- _TRECHO DO TEXTO_:
"""
Nina Simone: como a sua casa de infância foi salva
por grupo de artistas
Depois de reformado, o local será
transformado em centro cultural com diversas atividades para a comunidade local
Por Ana Sachs
21/02/2023 06h51 Atualizado há 11 horas
Uma das artistas negras mais influentes da história, a cantora Nina Simone, que completaria 90 anos nesta hoje (21), tem agora parte de sua memória preservada na pequena cidade de Tryon, no estado americano da Carolina do Norte, onde passou a infância.
A humilde casa onde Nina morou e aprendeu a tocar piano sozinha aos 3 anos será transformado em um centro cultural, preservando o legado da artista e funcionando como um manifesto contra a opressão e segregação racial nos Estados Unidos.
A casa da infância da artista ficou anos abandonada e quase foi demolida — Foto: National Trust for Historic Preservation / Reprodução
Isso só foi possível graças a quatro artistas americanos negros – Adam Pendleton, Rashid Johnson, Ellen Gallagher e Julie Mehretu – que se uniram para comprar a propriedade em 2017 por quase R$ 500 mil (US$ 95 mil), quando o local estava prestes a ser demolido.
Em 2020, a residência lendária deu mais um passo rumo à preservação, quando foi designada como Tesouro Nacional pelo National Trust for Historic Preservation, tornando-se um local protegido, que não pode ser demolido ou desvirtuado de seu caráter histórico.
"""
- _COMPLETE O SEGUINTE_:
[A] Responda, com base na reportagem sobre a casa de infância de Nina Simone, às perguntas abaixo, cada uma em uma linha:
(i) Em que cidade e em que estado americano fica a casa?
(ii) Em que ano os quatro artistas compraram a propriedade?
(iii) Que designação a residência recebeu em 2020, e de qual entidade?
[B] Resuma em duas frases a reportagem sobre a casa de infância de Nina Simone.
[C] Prossiga a reportagem sobre a casa de infância de Nina Simone a partir do último parágrafo apresentado.

- _DADOS FORNECIDOS_:
"""
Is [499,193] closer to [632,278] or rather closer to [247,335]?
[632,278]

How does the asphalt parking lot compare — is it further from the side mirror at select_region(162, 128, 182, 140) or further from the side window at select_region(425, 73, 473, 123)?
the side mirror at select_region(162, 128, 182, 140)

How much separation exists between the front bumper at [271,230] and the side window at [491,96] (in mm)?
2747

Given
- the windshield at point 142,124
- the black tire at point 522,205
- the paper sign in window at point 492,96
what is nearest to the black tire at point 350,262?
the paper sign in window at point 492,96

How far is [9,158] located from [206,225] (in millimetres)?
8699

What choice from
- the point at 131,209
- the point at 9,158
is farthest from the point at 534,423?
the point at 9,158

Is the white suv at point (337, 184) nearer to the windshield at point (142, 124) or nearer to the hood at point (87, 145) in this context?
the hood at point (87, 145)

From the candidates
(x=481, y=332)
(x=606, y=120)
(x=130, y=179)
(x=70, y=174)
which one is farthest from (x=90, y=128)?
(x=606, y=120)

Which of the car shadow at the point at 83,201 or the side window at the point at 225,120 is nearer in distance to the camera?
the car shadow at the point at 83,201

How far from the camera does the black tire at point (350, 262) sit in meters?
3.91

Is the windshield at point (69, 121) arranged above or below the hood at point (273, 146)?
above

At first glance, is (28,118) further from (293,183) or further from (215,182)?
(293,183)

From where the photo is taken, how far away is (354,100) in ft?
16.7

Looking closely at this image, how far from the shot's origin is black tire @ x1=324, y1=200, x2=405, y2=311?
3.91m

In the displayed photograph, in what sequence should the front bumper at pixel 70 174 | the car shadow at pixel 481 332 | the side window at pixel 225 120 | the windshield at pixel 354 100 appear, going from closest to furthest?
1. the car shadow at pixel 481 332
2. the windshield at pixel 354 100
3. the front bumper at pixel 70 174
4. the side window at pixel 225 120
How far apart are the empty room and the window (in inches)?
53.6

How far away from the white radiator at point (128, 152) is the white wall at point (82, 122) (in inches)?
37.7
"""
- _AS RESPOSTAS_:
[A]
(i) Em Tryon, no estado da Carolina do Norte.
(ii) Em 2017.
(iii) A de Tesouro Nacional, concedida pelo National Trust for Historic Preservation.

[B] A casa de infância de Nina Simone fica em Tryon, na Carolina do Norte, e foi onde ela aprendeu a tocar piano sozinha aos 3 anos. O imóvel será transformado em um centro cultural que preserva o legado da cantora, o que só foi possível porque quatro artistas negros americanos o compraram em 2017, quando estava prestes a ser demolido, e porque em 2020 ele foi designado Tesouro Nacional, o que o tornou protegido.

[C]
A varanda antes de ser pintada de branca trazia as marcas do abandono da propriedade — Foto: National Trust for Historic Preservation / Reprodução
"De muitas maneiras, não são os móveis ou os artefatos que não existem mais ou estão conectados ao imóvel. É a própria casa, aquela paisagem cultural, aquele bairro negro, a essência do que estamos preservando", disse Brent Leggs, diretor-executivo do National Trust’s African American Cultural Heritage Action Fund, em entrevista à rádio WFAE em 2020.
Uma campanha de crowdfunding chamada Restore Nina Simone’s Childhood Home foi criada para arrecadar fundos para restaurar o imóvel, e contou com a contribuição de artistas importantes, como os cantores John Legend e Cat Stevens, o ator Mahershala Ali e a atriz Issa Rae.
Por enquanto, apenas o exterior da casa foi pintado de branco com a ajuda de jovens voluntários negros. O custo estimado da reforma completa gira em torno de R$ 1,3 milhão (US$ 250 mil).
Agora, sob a tutela dos quatro proprietários, entidades americanas de conservação histórica estão desenvolvendo o plano para dar novo uso à residência, que ainda não foi definido e segue por dois caminhos distintos.
O primeiro visa manter a completa autenticidade da casa, restaurando-a exatamente como era na época que Nina vivia no local, sem comodidades modernas. Funcionaria como um museu para os fãs da cantora, e os visitantes poderiam aproveitar o entorno para fazer um passeio.
Outra opção seria deixar a casa original, apenas fazendo uma restauração — Foto: National Trust for Historic Preservation / Reprodução
Já a segunda versão prevê intervenções maiores, que incluiriam a reforma completa do imóvel, com a inclusão de energia elétrica e sistema de climatização, e a construção de um anexo à casa. A ideia é que artistas possam usar o local durante todo o ano para eventos, independente do clima.
Nos dois casos, a área ao redor da residência seria aberta ao público e serviria a atividades da comunidade com crianças e adultos, além de performances e apresentações de artistas.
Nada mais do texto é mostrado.